▶ [Texte source]:
Avec sa première création, l’Amicale des Misanthropes annonce directement la couleur, en choisissant d’adjoindre au titre « Le Barbier » la précision « farce mécréante ». Ainsi, toute personne au sentiment religieux un peu trop chatouilleux ne pourra s’en prendre qu’à elle-même si elle vient à se trouver offensée par le propos du spectacle, qui prend résolument le parti de la raison dans le combat millénaire qui l’oppose à la foi ou à la croyance !

Un affrontement qui se prolonge donc sur scène, dans l’échoppe d’un barbier fanatique, si terrorisé par la perspective de griller en enfer qu’il en a oublié comment mourir, mais qui ne se prive pas pour autant de faire passer, depuis des siècles, l’arme à gauche à nombre des clients qui prennent en toute confiance place dans son fauteuil pour un petit rafraîchissement. En effet, l’ardeur de sa foi et son exécration pour le péché et surtout pour le blasphème, couplées à la terrible crainte que lui inspire l’omniscience du regard divin, échauffent régulièrement ses humeurs jusqu’à des paroxysmes que seul un déchaînement de violence meurtrière peuvent apaiser. Jusqu’au jour où un client un peu particulier parvient non seulement à lui opposer nombre d’arguments philosophiques et métaphysiques propres à bousculer les dogmes sur lesquels il base sa vie, mais aussi à garder le souffle et la parole provocatrice malgré les coups de rasoir qui lui sont infligés. S’ensuit une situation délicieusement absurde opposant ces deux personnages « immortels », auxquels se joint une trépassée pourtant pleine de vie, autour de la question théologique et de ses terribles répercussions sur les sociétés humaines au fil de l’Histoire.

▶ [Matériel fourni]:
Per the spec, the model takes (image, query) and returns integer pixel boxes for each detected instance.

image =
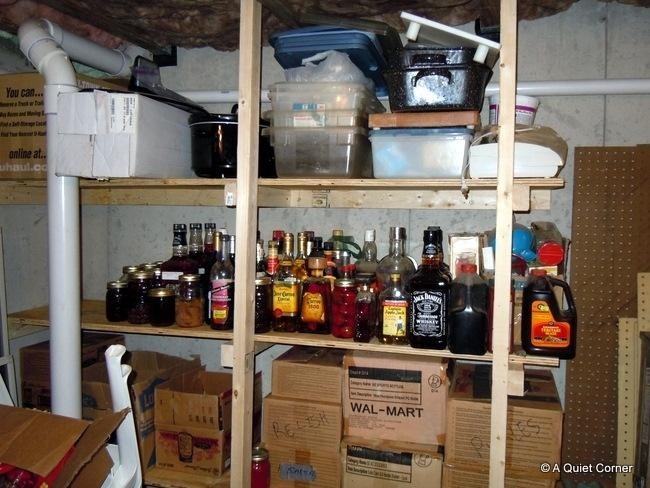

▶ [Consigne]:
Répondez aux questions suivantes d'après le texte source.
1. Quelle précision l'Amicale des Misanthropes ajoute-t-elle au titre « Le Barbier » ?
2. Qu'est-ce qui terrorise le barbier au point qu'il en a oublié comment mourir ?
3. Qui se joint aux deux personnages « immortels » ?

▶ [Réponse]:
1. La précision « farce mécréante ».
2. La perspective de griller en enfer.
3. Une trépassée pourtant pleine de vie.